It took a British colonel to discover that the laundry for five metropolitan hospitals of Boston could be done by one set of machinery at one place and at a great saving to the institutions. The late Colonel A.W. Smith, a graduate of Sandhurst and the author of books and stories published by theATLANTICwas responsible for this achievement. How he succeeded is described byJ. A. MAXTONE GRAHAM,a Scottish writer and farmer, and the son of Jan Struthers.
by J.A Maxtone Graham
FOR centuries the whiteness and punctuality of the family’s Monday wash were status symbols. Laundry work did not become an organized business until the Gold Rush, when one unsuccessful and disillusioned miner who had noted that women were in short supply in the California of 1849 set up to supply his fellows with one of the services usually performed by members of the opposite sex.

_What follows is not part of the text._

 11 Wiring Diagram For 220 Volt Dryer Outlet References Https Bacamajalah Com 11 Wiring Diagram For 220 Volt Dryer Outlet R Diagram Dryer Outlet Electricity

It is surprising that some of the largest users of laundries, the big metropolitan hospitals, should still be operating (even though for six days a week) on a family basis — “family” in the sense that each hospital tends to run its own laundry, which often takes up valuable expansion space within the hospital grounds. Over the world, there are a few groups of hospitals which have got together, usually under government sponsorship, to have the daily wash done in some central building. Now, in Boston, five voluntary hospitals have for the first time joined to get rid of some of the headaches of organizing the matter for themselves.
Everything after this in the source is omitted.